General George Washington to President of Congress John Hancock, 24 Oct. 1775:
"Sir: My conjecture of the destination of the late squadron from Boston, in my last, has been unhappily verified, by an outrage exceeding in barbarity and cruelty every hostile act practised among civilized nations. I have enclosed the account given me by Mr. Jones, a gentleman of the Town of Falmouth, of the destruction of that increasing and flourishing village.

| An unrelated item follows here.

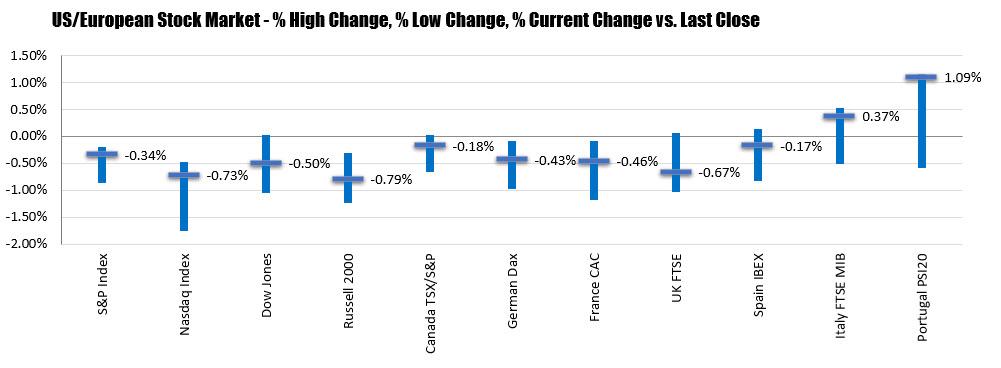 S&P and NASDAQ break a today winning streak. Dow industrial average breaks its 4 day winning streak_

He is a very great sufferer, and informs me that the time allowed for the removal of effects was so small that valuable property of all kinds, and to a great amount, has been destroyed."

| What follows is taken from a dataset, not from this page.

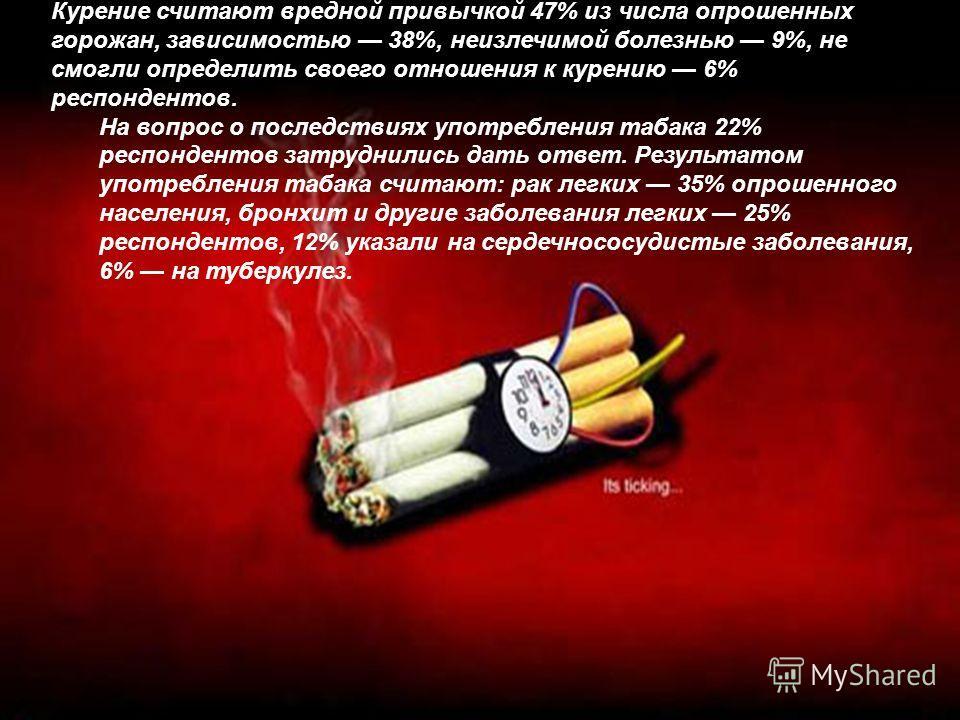 Курение считают вредной привычкой 47% из числа опрошенных горожан, зависимостью 38%, неизлечимой болезнью 9%, не смогли определить своего отношения к курению 6% респондентов. На вопрос о последствиях употребления табака 22% респондентов затруднились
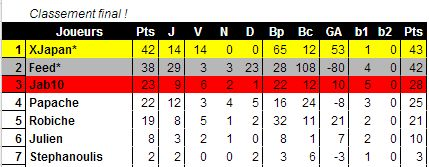 [PES13] Classement Amical Avril 2014 Amical12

The British burned Falmouth, Massachusetts (now Portland, Maine) on October 18, 1775. Throughout the Revolutioanry War (1775-1783), British forces sporadically burned American towns and cities.
In the Declaration of Independence, Congress included the destruction of towns in a list of grievances against Britain's King George III: "He has plundered our seas, ravaged our Coasts, burnt our towns, and destroyed the lives of our people."
Sadly,Continental forces burned the towns of several Native American peoples, destroying homes and crops, and taking the residents (men, women and children) prisoner. For a John Bell's mention of the Continental Army burning Seneca towns, please visit: http://boston1775.blogspot.com/2007/03/not-george-washington.html.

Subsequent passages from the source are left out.